For the records below, report how many lines include "genus", with no accompanying text.

▸ Source material:
——

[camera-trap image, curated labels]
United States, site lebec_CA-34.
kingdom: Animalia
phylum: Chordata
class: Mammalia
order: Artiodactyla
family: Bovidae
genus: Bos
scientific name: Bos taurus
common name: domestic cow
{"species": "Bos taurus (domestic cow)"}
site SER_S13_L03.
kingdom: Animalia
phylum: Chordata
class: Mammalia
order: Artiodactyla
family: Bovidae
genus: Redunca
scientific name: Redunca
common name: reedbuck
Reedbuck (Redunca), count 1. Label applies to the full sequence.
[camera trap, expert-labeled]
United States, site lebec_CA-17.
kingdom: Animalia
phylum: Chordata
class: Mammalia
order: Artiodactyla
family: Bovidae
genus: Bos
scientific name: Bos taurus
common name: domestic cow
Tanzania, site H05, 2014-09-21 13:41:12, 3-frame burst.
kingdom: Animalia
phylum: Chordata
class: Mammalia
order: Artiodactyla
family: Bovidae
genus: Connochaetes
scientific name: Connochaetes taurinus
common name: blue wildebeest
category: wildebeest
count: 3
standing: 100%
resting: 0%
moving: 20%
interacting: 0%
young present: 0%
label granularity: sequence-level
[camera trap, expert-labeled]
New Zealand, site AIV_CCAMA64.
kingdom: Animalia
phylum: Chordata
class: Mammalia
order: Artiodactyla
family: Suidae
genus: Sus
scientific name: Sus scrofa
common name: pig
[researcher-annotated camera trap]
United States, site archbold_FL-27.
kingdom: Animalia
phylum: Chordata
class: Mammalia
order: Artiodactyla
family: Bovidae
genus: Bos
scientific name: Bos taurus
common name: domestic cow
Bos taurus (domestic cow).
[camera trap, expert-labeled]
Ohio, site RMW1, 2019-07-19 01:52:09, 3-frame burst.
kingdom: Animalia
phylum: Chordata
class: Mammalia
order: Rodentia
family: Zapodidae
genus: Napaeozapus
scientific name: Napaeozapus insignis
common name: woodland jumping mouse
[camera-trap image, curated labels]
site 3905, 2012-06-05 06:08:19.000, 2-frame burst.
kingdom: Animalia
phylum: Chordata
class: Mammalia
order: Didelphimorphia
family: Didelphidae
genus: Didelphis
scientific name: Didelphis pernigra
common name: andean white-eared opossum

——

▸ Answer for the task: 8